Trois questions à Scarlett Haddad, journaliste à L’Orient Le Jour.
Pourquoi ces manifestations un mois après l'arrêt du ramassage des ordures ?
Parce que justement, la situation court depuis le 17 juillet. Les gens ont attendu, mais à force il fallait que la situation cesse. La preuve : immédiatement, le gouvernement a réagi. Il a décidé ce lundi d’étudier les offres qui se sont présentées après qu'il a lancé un appel d’offres auprès de sociétés locales et internationales pour traiter ce problème des déchets. Seulement, au lieu de prendre des décisions rapides, il a traîné.
Dans les faits, qu’est-ce qui a poussé les gens dans la rue : le problème
des déchets ou un ras-le-bol politique ? Il y a un cumul de frustrations. La crise des déchets a été le dossier de trop. Imaginez tous ces déchets dans la rue, avec un pic de chaleur, certes banal au mois d’août, mais néanmoins très dur dans ces circonstances. Ce à quoi s’ajoutent des coupures d’électricité et d’eau… Comme il n’était plus possible d’accepter cette situation, les gens sont descendus spontanément dans la rue.

------------------------------------------------

_Exercices_
1. Reproduisez fidèlement le passage de l'entretien qui va de « Dans les faits, qu’est-ce » jusqu'à « dans la rue. ».
2. Traduisez en anglais cette phrase de l'entretien : « Comme il n’était plus possible d’accepter cette situation, les gens sont descendus spontanément dans la rue. »
La liste qui suit n'est utile pour aucun exercice.

_Données disponibles_
------------------------------------------------

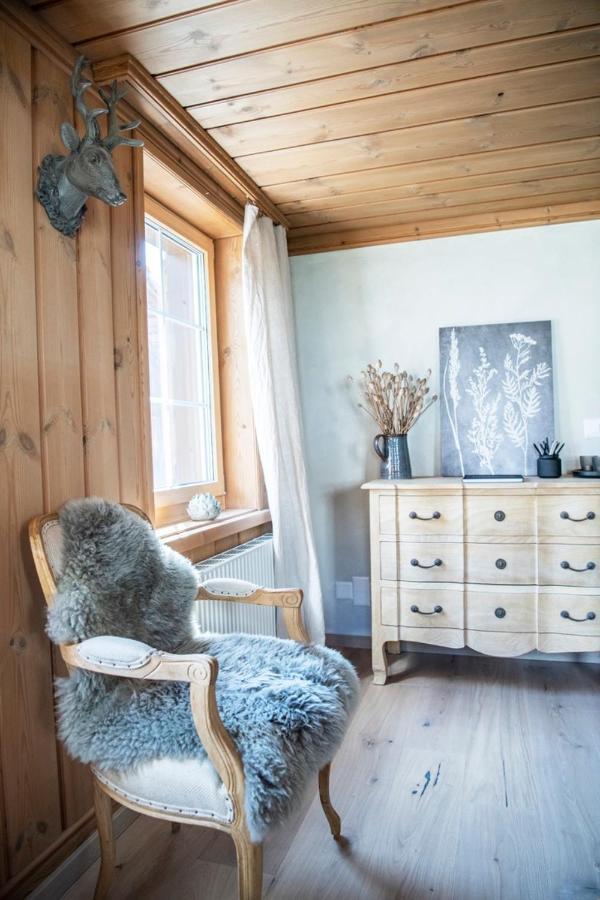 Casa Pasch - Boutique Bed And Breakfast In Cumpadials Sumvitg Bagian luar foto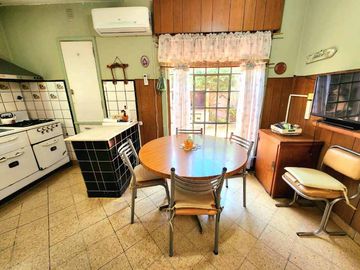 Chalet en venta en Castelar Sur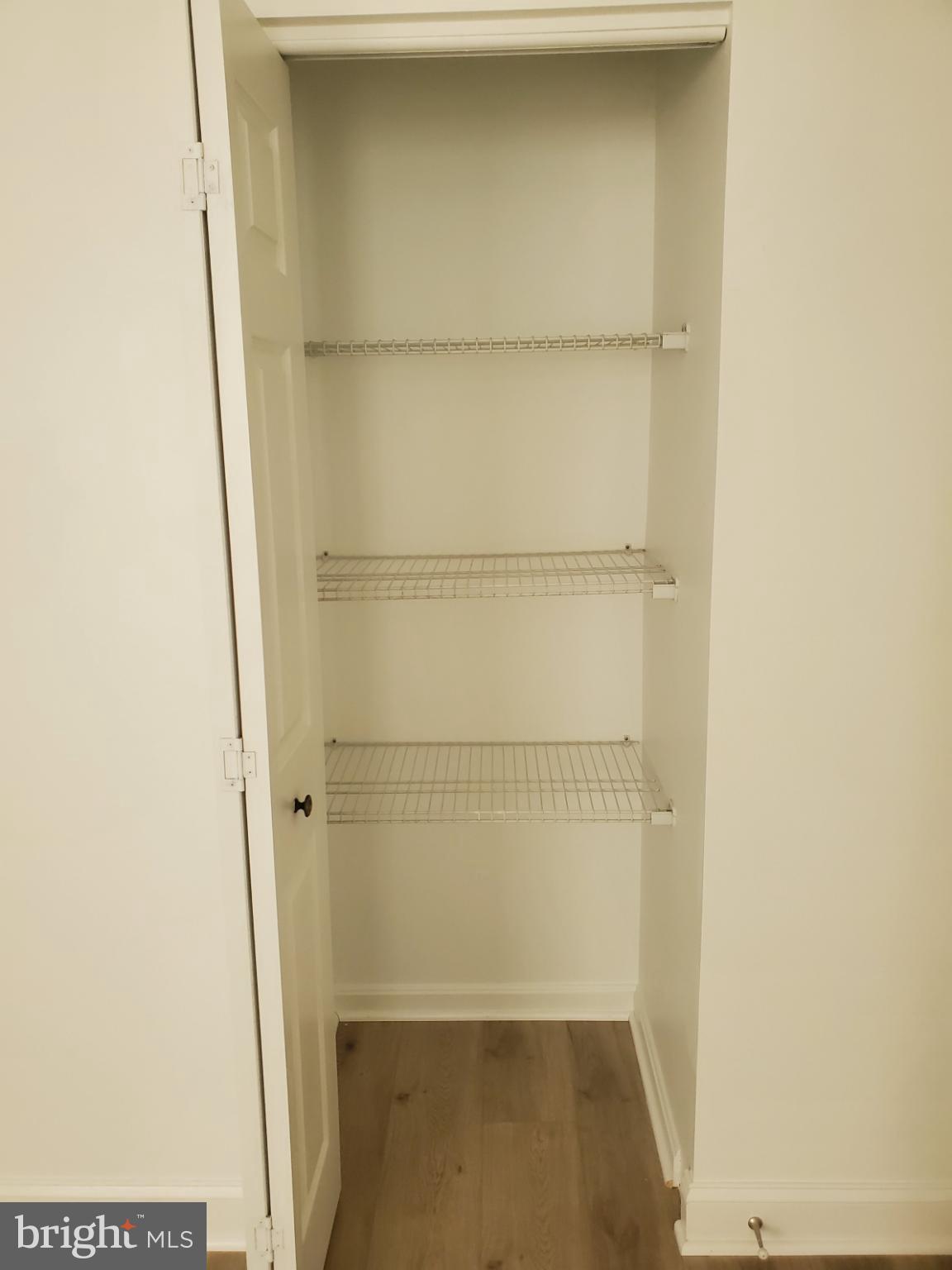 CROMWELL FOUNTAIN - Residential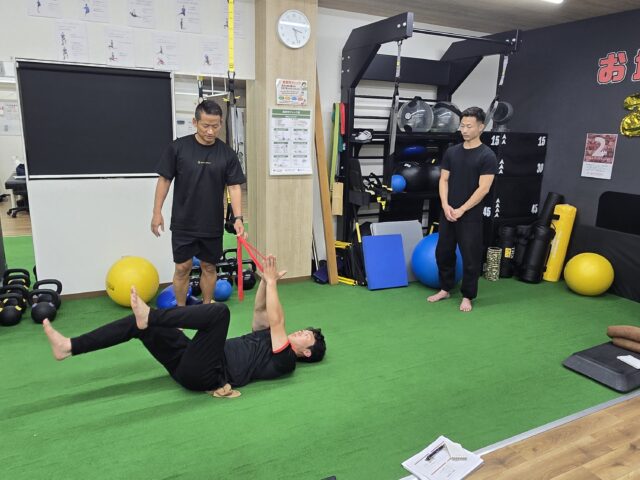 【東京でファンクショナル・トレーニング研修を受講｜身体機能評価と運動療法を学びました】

------------------------------------------------

_Corrigé des exercices_
1.
Dans les faits, qu’est-ce qui a poussé les gens dans la rue : le problème
des déchets ou un ras-le-bol politique ? Il y a un cumul de frustrations. La crise des déchets a été le dossier de trop. Imaginez tous ces déchets dans la rue, avec un pic de chaleur, certes banal au mois d’août, mais néanmoins très dur dans ces circonstances. Ce à quoi s’ajoutent des coupures d’électricité et d’eau… Comme il n’était plus possible d’accepter cette situation, les gens sont descendus spontanément dans la rue.

2. Since it was no longer possible to accept this situation, people spontaneously took to the streets.